### [Alıntı]
######

15 Kasım 2013’teki Birleşmiş Milletler (BM) Çocuklar ve Silahlı Çatışma Raporu’na göre Suriye’de 14-17 yaş arası erkek ve kız çocuklarının terör örgütü PYD/YPG’ye katıldığı, bilgi ve askeri teçhizat iletmek için eğitildiği ifade edilmiştir. BM Uluslararası Bağımsız Suriye Araştırma Komisyonu (2013) raporuna göre ise; YPG’nin Afrin ve El-Haseke’de 12 yaşındaki erkek ve kız çocuklarını örgüte eleman olarak temin ettiğinin belirtildiği aktarılmıştır.

İnsan Hakları İzleme Örgütü’nün 2015’te yayınlanan raporuna göre; YPG/YPJ’nin 18 yaş altı çocukları silahlı çatışmalara soktuğu bazılarının çatışmalarda öldüğü, 59 çocuktan oluşan bir listenin elde edildiği, bu çocuklardan 10’unun 15 yaş altında olduğu ifade edilmiştir.

Birçok çocuğun ailesinin haberi olmadan PYD’nin sözde gençlik merkezlerinde bulunduktan sonra kendilerinden haber alınamadığı, ailelerin çocuklarının PYD/YPG’ye katıldığını ya da zorla götürüldüğünü sonradan öğrenebildikleri belirtilmiştir.

######

### [Kayıt Kümesi]
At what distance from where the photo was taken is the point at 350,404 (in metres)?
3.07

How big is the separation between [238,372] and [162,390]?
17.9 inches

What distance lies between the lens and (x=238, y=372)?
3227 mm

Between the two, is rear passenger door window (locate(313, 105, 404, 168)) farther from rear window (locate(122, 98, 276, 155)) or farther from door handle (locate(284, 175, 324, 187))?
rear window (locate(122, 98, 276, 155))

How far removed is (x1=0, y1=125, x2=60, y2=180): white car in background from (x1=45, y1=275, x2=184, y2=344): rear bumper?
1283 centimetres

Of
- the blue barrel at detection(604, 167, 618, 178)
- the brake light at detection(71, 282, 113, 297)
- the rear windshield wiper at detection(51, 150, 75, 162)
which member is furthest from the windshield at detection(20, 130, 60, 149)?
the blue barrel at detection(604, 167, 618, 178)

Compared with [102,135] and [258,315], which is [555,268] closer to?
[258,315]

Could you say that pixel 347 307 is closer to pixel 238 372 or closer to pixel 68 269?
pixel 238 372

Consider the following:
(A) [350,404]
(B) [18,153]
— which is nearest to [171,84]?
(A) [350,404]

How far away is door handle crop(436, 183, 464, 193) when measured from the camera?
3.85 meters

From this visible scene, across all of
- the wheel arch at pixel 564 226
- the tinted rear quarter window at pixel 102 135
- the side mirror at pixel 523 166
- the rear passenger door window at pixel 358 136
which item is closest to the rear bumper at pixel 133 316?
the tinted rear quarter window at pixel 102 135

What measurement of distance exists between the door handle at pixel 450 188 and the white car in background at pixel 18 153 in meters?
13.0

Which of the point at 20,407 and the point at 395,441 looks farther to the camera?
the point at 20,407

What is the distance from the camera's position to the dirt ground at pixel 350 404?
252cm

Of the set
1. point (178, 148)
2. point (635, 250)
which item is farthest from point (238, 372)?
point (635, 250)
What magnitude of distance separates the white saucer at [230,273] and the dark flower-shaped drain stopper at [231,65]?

######

### [Yazılı Görevler]
(A) Alıntıya göre aşağıdaki soruları yanıtlayın:
(i) 15 Kasım 2013 tarihli BM Çocuklar ve Silahlı Çatışma Raporu'na göre hangi yaş aralığındaki çocuklar örgüte katılmıştır?
(ii) BM Uluslararası Bağımsız Suriye Araştırma Komisyonu'nun 2013 raporuna göre YPG, 12 yaşındaki çocukları hangi iki yerde örgüte eleman olarak temin etmiştir?
(iii) İnsan Hakları İzleme Örgütü'nün 2015 raporunda elde edilen listede kaç çocuk vardır ve bunların kaçı 15 yaşın altındadır?
(B) Suriye'de çocukların örgüte katılımını anlatan alıntıyı son cümlesinden sonra sürdürün.

### [Yanıtlar]
(A)
(i) 14-17 yaş arası erkek ve kız çocukları.
(ii) Afrin ve El-Haseke.
(iii) Listede 59 çocuk vardır ve bunların 10'u 15 yaşın altındadır.

(B)
İnsan Hakları İzleme Örgütü’nün 2016’daki bir başka raporunda ise; yaşı küçük 10 örgüt mensubu ile görüşme yapıldığı, bunlardan birinin 14 yaşında olduğu ve iki yıl önce örgüte katıldığı ifadeleri yer almaktadır.

Almanya merkezli Kurt Watch isimli kuruluş tarafından yayınlanan rapora göre; PYD/YPG tarafından sözde meşru müdafaa yasası adı altında 12 yaşındaki kız ve erkek çocuklarının dahi silah altına alındığı, sözde yasa çerçevesinde zorla silah altına alınan yetişkinlerin eğitimi Suriye’de yapılırken, yaşı küçük olanların eğitim amacıyla Irak’ın kuzeyinde bulunan PKK kamplarına götürüldüğü belirtilmiştir.

BM Güvenlik Konseyi tarafından 16 Mayıs 2018’de yayınlanan “Çocuklar ve Silahlı Çatışma” isimli raporunda ise YPG/YPJ’nin 224 çocuğu sözde savaşçı olarak istihdam ettiğine, yine bu örgütler tarafından çocukların silah altına alınma vakalarının 2016’ya göre beş kat arttığına dikkat çekilmiştir.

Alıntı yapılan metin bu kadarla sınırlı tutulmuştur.